I don't understand why there should be one civ above all others, is there a special prize for the one who identified the fotm civ and convinced everyone he was right ?

I'm not a part of it anyway and that's why I play a civ to its strengths, even when it might not be optimal. Hence Mali with desert folklore, and not religious settlements.
With Khmer, I pick river goddess : the fun for me is having giant happy cities, with unending growth, and see faith and culture come with them.

Maybe it's not super optimal, maybe tundra pantheon can be stronger in the right configuration, but I don't care, I have more fun with my 30+ cities (and I tend to believe it is very, very strong)
 
I've played a few games with both Khmer & Russia recently, only one time with Khmer spawning on tundra. I've found that the cheaper Lavra trumps Khmer when it comes to victory speed as I've been set up for the game much quicker. And Khmer tends to spawn more near rainforest, I find sacred path a bit ineffective as rainforest placement can be a bit inconsistent so work ethic is usually more powerful for tundra/desert civs.

Yeah, but rainforest tiles are just better than desert or tundra. Your Holy Sites might be +5, instead of +7, but you get a lot more food from the rainforest, which means more pop, which means more prod.
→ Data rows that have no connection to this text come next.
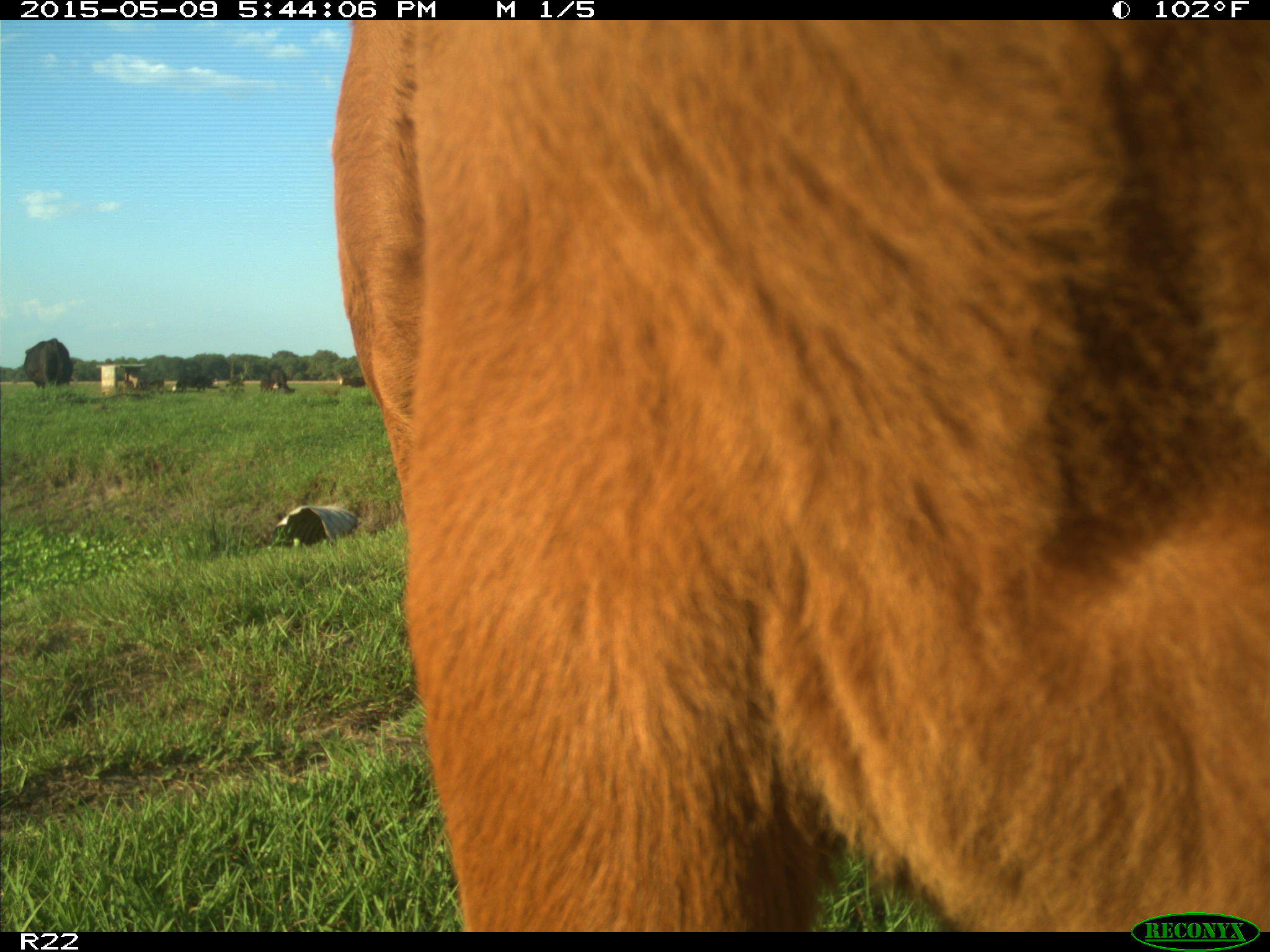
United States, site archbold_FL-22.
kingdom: Animalia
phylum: Chordata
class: Mammalia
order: Artiodactyla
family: Bovidae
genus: Bos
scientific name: Bos taurus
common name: domestic cow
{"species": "Bos taurus (domestic cow)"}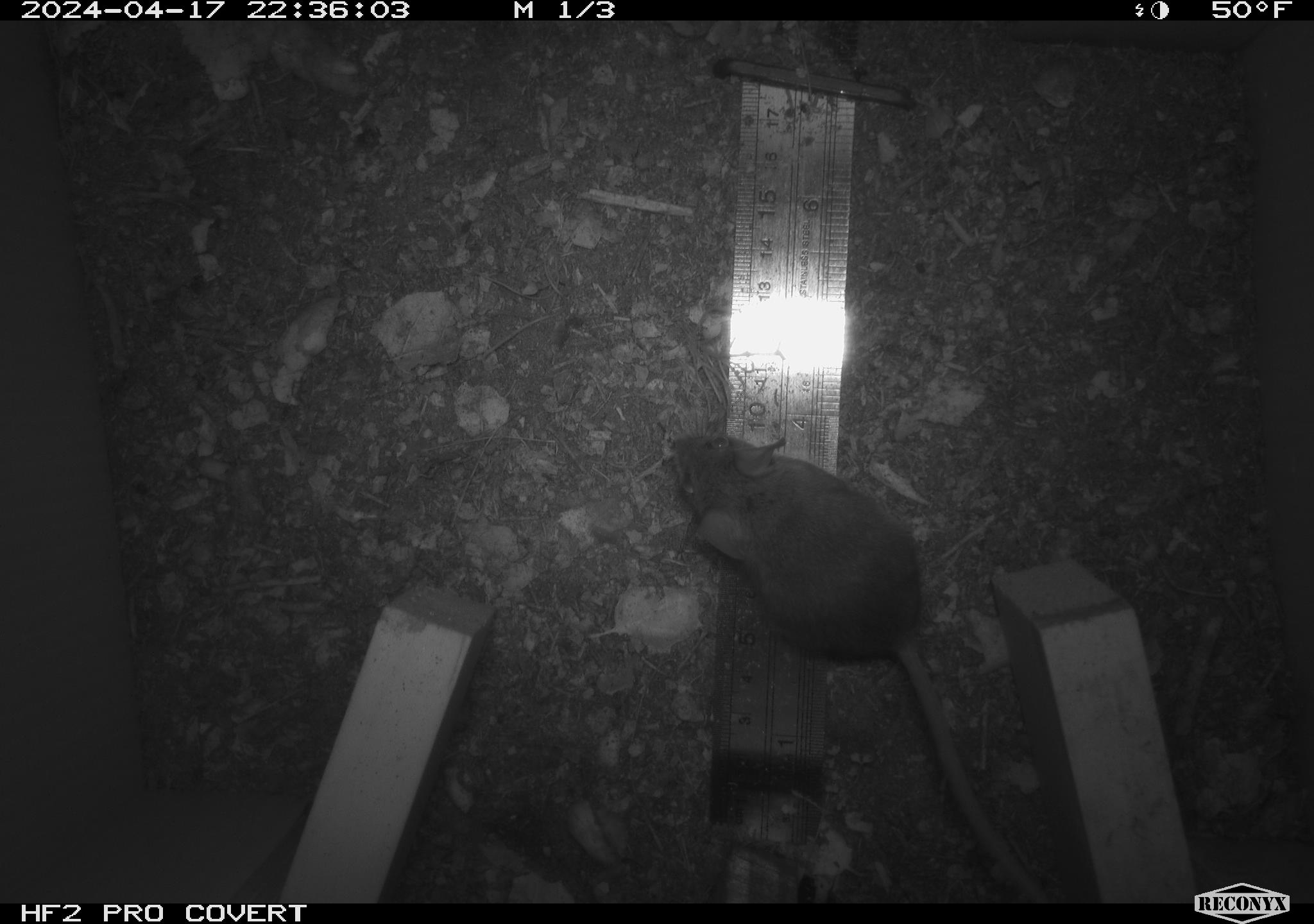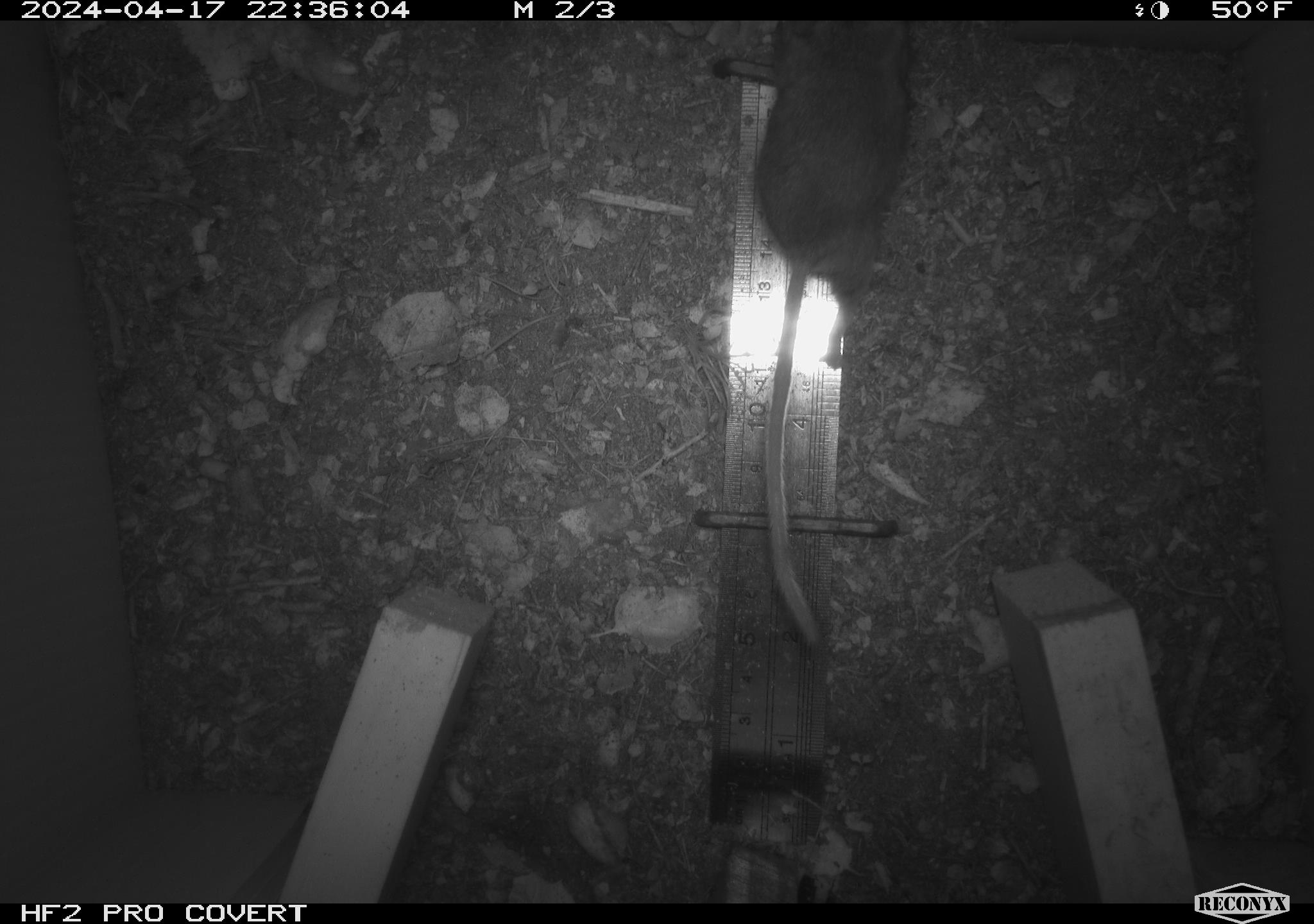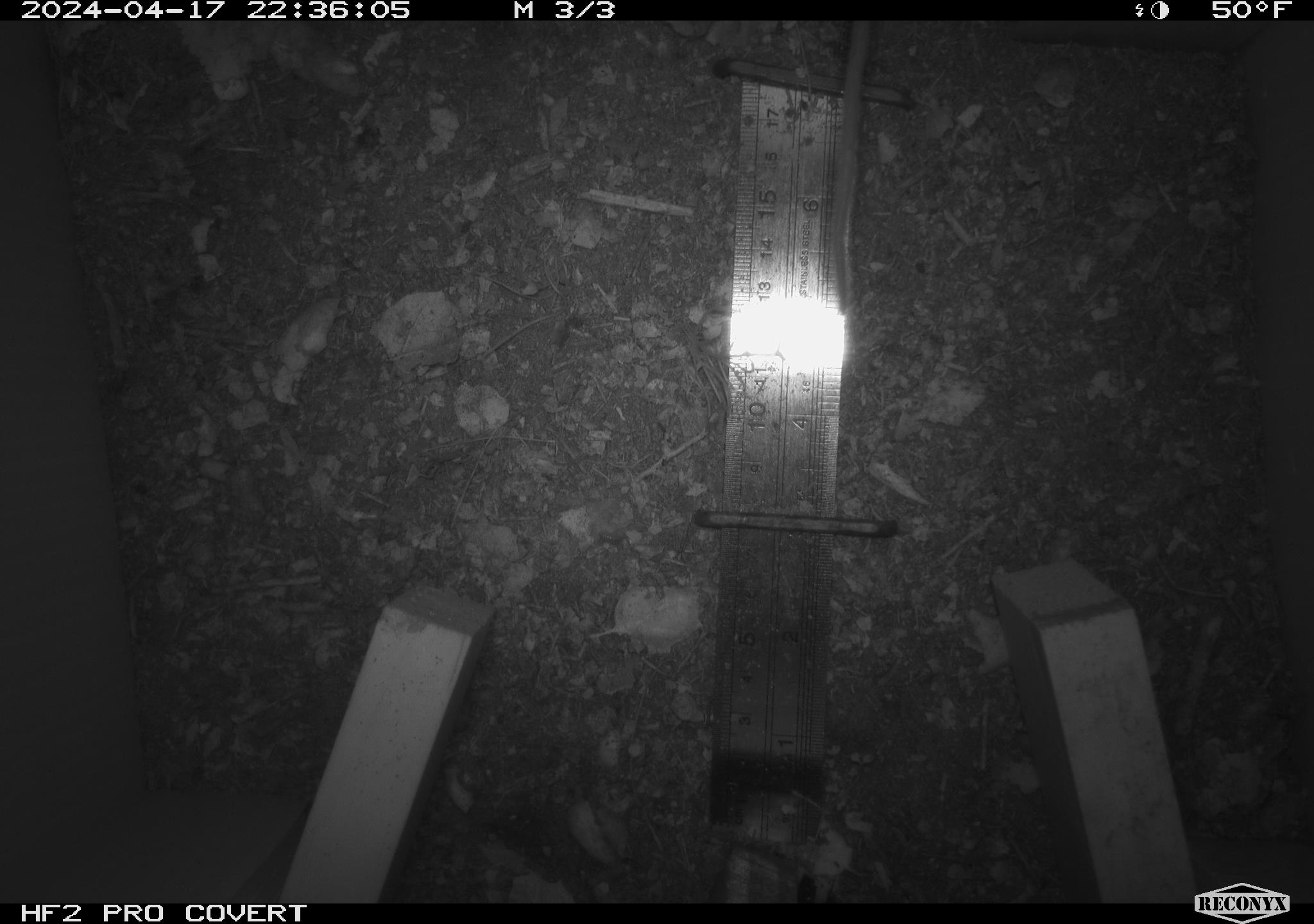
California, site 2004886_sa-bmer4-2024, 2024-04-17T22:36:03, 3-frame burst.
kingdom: Animalia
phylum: Chordata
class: Mammalia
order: Rodentia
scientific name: Rodentia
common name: mouse species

BBG immediately balanced Khmer for MP by making their food bonus a fixed +2 instead of based on adjacency.
 
Yeah, but rainforest tiles are just better than desert or tundra. Your Holy Sites might be +5, instead of +7, but you get a lot more food from the rainforest, which means more pop, which means more prod.

BBG immediately balanced Khmer for MP by making their food bonus a fixed +2 instead of based on adjacency.

True, but you don't need big pop in most cities only enough for 2/3 districts as the game is still favourable to wide empires.
 
Yeah, but rainforest tiles are just better than desert or tundra. Your Holy Sites might be +5, instead of +7, but you get a lot more food from the rainforest, which means more pop, which means more prod.

BBG immediately balanced Khmer for MP by making their food bonus a fixed +2 instead of based on adjacency.
If Khmer lost the adjacency for food then the tundra strat goes out the window. For the record you are going to get a minimum of 8 adj on a tundra river and can easily get 9 with just 2 forests or 11 if you get the full 6 so you are going to have +16 to +22 adj aka prod/food/faith (instead of the +10 to +14 you seem to be expecting) and then getting groves up and positioning so you get stacked effects happens fast. You can also build a line of cities at the tundra line so your main cities still have plenty of "normal" times to use. Tundra + forests also is typically breathtaking as well.